Sir Alfred pensiona il bianco e nero il commento 2

di Claudio Siniscalchi

M a come ha potuto Alfred Hitchcock detronizzare Orson Welles? Quarto potere (Citizen Kane, 1941) è appesantito dal bianco e nero, mentre La donna che visse due volte (Vertigo, 1958) ha il vantaggio del colore. Constatazione banale, ma garanzia di maggiore appetibilità. Ormai certi film chi li vede più in sala? Ma quanti hanno la fortuna di assistere alla proiezione di La donna che visse due volte (130 minuti in pellicola da 70 millimetri, come II Gattopardo di Luchino Visconti), si rendono conto che è un trionfo di colori tenui o vivissimi, maestosi o inquietanti, che rendono quasi irreale la bellezza di San Francisco, e soprattutto esaltano il fascino conturbante e malato della protagonista biondo platino Kim Novak. C'è anche una seconda ragione, culturale, che aiuta a comprendere la detronizzazione. Il dominio dei registi venuti alla ribalta tra la fine degli anni Sessanta del secolo passato e il decennio successivo, la «Sex 'n' Drugs 'n' Rock 'n' Roll Generation», sta scemando. Stiamo parlando di Martin Scorsese, Steven Spielberg, George Lucas, Brian De Palma, Paul Schrader, Michael Cimino, Francis Ford Coppola, Peter Bogdanovich, Dennis Hopper, Arthur Penn, Bob Rafelson, William Friedkin. Il loro nume tutelare è stato Orson Welles. Il genio in lotta con lo strapotere dei produttori. Oggi il più originale, colto, ricco, fortunato, chiacchierone, della pattuglia di incendiari, Martin Scorsese, realizza film che fanno rigirare nella tomba l'ingombrante scheletro di Orson Welles. Dopo è arrivata la nuova generazione dei registi postmoderni, gli autori della «X Generation» (dall'omonimo romanzo di Douglas Coupland del 1991), o i «Sundance Kids» (conosciuti o consacrati al Festival di Salt Lake City, creato nel 1978 e sostenuto da Robert Redford): David Fincher (1962), Quentin Tarantino (1963), Steven Soderbergh (1963), Darren Aronofsky (1969), Kevin Smith (1970), Paul Thomas Anderson (1970), Christopher Nolan (1970), Sofia Coppola (1971).

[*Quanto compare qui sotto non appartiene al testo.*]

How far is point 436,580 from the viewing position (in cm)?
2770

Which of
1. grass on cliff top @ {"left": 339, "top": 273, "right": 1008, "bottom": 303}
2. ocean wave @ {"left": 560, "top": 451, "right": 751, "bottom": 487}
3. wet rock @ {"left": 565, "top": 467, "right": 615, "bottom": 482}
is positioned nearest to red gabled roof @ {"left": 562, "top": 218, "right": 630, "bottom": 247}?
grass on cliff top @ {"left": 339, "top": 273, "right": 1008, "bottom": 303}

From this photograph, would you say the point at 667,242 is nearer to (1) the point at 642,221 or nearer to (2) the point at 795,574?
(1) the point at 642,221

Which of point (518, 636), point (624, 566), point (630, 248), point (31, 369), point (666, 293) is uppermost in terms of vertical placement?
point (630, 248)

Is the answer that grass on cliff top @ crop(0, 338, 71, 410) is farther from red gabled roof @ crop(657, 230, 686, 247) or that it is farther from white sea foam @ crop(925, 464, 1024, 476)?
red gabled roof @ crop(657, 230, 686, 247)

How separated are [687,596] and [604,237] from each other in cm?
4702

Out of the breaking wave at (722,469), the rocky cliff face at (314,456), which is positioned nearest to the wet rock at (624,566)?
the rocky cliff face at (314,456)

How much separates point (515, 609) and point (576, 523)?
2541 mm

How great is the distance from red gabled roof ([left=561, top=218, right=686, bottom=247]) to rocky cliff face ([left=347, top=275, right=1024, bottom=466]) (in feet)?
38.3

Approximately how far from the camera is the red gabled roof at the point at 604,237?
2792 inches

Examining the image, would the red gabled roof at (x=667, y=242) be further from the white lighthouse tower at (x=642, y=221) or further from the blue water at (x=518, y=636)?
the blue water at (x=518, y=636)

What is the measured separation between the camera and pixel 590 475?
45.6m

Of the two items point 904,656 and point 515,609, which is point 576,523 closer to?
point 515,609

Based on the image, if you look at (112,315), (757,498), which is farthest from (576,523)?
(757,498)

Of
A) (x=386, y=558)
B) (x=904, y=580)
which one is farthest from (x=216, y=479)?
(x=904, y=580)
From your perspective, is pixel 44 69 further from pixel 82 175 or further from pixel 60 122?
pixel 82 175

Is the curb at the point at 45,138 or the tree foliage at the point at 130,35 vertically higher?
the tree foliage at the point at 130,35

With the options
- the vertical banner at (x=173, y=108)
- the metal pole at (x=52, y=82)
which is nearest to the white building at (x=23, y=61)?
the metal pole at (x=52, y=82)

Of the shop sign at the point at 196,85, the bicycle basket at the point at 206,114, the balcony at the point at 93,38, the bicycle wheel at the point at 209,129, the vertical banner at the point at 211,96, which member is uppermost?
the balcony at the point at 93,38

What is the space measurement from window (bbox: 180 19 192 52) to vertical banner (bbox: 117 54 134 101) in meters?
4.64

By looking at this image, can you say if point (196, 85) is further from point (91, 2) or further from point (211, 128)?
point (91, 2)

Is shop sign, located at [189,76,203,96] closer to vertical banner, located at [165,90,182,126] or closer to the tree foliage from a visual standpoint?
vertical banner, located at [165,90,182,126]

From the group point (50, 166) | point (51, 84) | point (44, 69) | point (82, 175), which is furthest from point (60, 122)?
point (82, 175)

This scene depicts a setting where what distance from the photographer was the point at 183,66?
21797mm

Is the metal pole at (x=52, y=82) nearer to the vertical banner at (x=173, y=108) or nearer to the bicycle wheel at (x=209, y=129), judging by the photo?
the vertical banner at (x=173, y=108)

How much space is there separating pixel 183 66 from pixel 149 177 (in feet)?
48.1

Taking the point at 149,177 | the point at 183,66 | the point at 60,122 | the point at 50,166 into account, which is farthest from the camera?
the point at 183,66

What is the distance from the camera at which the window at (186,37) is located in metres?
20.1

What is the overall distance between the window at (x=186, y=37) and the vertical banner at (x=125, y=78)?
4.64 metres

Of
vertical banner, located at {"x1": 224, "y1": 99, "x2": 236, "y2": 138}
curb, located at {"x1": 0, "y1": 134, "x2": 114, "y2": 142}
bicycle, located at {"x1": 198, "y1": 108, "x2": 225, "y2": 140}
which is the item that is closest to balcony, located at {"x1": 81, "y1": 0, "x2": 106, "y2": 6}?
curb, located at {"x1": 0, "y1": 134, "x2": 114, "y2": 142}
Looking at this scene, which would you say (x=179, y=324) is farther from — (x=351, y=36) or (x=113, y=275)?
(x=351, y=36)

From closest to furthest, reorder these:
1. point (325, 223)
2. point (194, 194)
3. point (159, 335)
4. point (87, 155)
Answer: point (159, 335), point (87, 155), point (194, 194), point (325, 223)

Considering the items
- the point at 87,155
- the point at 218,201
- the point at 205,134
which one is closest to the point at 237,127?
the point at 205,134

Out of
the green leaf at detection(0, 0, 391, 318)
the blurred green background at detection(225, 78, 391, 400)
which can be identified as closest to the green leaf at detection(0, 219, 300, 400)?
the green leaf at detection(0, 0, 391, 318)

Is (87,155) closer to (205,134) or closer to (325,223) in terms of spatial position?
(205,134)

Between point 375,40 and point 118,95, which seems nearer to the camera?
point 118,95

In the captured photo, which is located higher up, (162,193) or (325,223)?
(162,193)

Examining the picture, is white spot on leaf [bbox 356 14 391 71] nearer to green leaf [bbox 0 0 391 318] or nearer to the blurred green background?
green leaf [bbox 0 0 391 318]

Veri indipendenti, non nati «contro» ma «dentro» Hollywood, non marginali ma integrati, per i nuovi autori l'opera di Hitchcock rappresenta il rispetto della formula del film hollywoodiano, e al tempo stesso la capacità di trasgredirla, imponendo un proprio stile di regia. E allora lunga vita a La donna che visse due volte.